В понедельник на математике, сразу после объяснения новой темы, её вызвали к доске. Запутавшись в решении задачи, с внятных объяснений Яна перешла на сумбурное бормотание.
Скворцова не преминула выпендриться:
– Посмотрите на нашу фермершу: это тебя коровы научили так мычать?
Ребята заржали нестройным смехом. Учительница попробовала усмирить класс, но Катька, не обращая внимания на её возгласы, с торжествующим видом продолжала:
– Нашей доярке математика не нужна: всего-то и надо знать, что у коровы четыре ноги и одно вымя.
Снова гогот. Яна, чувствуя, как горят щеки, дождалась, когда смех прекратится, и, придав голосу твёрдость, выговорила:
– Твои знания примитивны.
– Ой, ой, держите меня! – Катька цокнула языком, – И что такого я не знаю?! Просвети нас, Кузнецова.
Яна упёрла руки в бока:
– А ты в курсе, что во время течки коровы очень агрессивные? На людей нападают, чтобы привлечь внимание быка-осеменителя. Я даже знаю, за чьё внимание борешься ты.

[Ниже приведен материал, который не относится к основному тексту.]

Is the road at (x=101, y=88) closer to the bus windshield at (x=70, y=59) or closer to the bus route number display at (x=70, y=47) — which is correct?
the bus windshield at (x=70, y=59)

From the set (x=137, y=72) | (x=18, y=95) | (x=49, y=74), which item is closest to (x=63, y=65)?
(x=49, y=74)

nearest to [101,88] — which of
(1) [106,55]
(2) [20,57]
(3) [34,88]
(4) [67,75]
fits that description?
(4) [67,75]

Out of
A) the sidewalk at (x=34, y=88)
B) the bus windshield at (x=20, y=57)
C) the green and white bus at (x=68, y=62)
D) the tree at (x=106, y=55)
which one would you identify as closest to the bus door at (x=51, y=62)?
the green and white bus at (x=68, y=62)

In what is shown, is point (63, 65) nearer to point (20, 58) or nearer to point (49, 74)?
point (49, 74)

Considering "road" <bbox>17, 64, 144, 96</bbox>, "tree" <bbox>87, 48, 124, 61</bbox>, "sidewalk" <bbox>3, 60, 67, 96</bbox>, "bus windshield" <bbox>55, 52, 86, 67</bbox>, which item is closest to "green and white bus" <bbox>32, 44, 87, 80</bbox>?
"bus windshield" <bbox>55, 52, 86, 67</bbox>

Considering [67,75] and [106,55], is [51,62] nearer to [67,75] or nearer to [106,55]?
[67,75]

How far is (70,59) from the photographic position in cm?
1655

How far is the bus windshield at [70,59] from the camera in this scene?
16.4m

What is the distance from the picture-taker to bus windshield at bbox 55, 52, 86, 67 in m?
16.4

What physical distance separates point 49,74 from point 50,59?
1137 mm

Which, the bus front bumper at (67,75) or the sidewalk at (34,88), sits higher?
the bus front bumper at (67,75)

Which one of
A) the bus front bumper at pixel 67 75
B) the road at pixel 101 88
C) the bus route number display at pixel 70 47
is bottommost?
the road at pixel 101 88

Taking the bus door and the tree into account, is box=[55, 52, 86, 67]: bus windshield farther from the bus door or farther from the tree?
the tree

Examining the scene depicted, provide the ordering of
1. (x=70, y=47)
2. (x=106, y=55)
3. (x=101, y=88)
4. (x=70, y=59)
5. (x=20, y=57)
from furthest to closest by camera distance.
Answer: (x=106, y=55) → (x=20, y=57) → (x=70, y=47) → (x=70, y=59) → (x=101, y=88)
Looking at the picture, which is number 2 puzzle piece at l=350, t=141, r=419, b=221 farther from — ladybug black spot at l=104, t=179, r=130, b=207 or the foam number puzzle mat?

Хохот заглушил возмущенную реплику Скворцовой. Яна торжествовала, видев, как Катька побагровела, выпучила глаза. Её рот беззвучно открывался и закрывался.
После уроков к Яне подошёл парень с последней парты. В глаза бросилось тёмное родимое пятно на правой щеке и то, что одет он был очень бедно: пиджак и брюки явно от разных костюмов. Отворот рубашки потёрт, в катушках.
Парень тряхнул светлой кучерявой шевелюрой и протянул руку:
– Павел. Мурашов. Для друзей просто Пашка. – Серые глаза с золотистой каймой радужки прятали улыбку.
Яна смутилась: ни разу не приходилось жать руку мальчишке:
– Яна. Кузнецова, – зачем-то представилась она.
– Здорово ты Скворцову размазала. Она к нам в прошлом году пришла, и сразу весь класс на группы разделился: часть – нейтральные, а большинство стало пресмыкаться перед Катькой. У неё папаша какая-то шишка в управе. Вот Скворцова и борзеет. Её даже учителя побаиваются.
– Я заметила: математичка ни разу не спрашивала. И контрольную Катька внаглую списывала.
Яна находилась под впечатлением: Пашкина ладонь была тёплая, рукопожатие – крепким. «Рука человека, который не даст в обиду», – подумала Яна. Они спустились в раздевалку. Пашка продолжал рассуждать:
– Я считаю, что не всегда надо подставлять правую щёку, когда тебя бьют по левой.
– Какую щеку? Кто кого бьёт? – удивилась Яна и остановила взгляд на Пашкином родимом пятне.
– Это я так выражаюсь. Один умный человек сказал; он очень давно жил.
– А-а.
Они вышли на улицу. Пашка взял Янин рюкзак:
– Я тебя провожу. Показывай дорогу.
– Мне четыре остановки на троллейбусе ехать, а там пешком минут пятнадцать.
– Нормуль. До пятницы я совершенно свободен, – Пашка улыбнулся, и Яна отметила, что зубы у него белые, ровные. Красивые для мальчишки зубы. – Только мы пешком пойдем, если не возражаешь: погода классная.
С того дня Пашка всегда провожал Яну, и всегда они шли пешком. Позже Яна узнала, что на билет у него просто не было денег: мать всю получку почти сразу пропивала, отца своего Пашка не знал вовсе. Пашку подкармливали соседи. Давали одежду, из которой выросли их дети.
Мать работала дворником добросовестно, без нареканий. Пила по-тихому. Во дворе все жалели её, и чтобы Пашку не забрали в детдом, взяли над ним негласное шефство.
Скворцова регулярно получала от Яны порцию острот. Пару раз Катька рыдала. Её родители ходили жаловаться к директору. Он вызвал в свой кабинет по очереди всех ребят. Что уж они говорили – неизвестно. Через неделю Скворцову перевели в параллельный класс.
После девятого Пашка ушёл в техникум, и их общение с Яной постепенно прекратилось.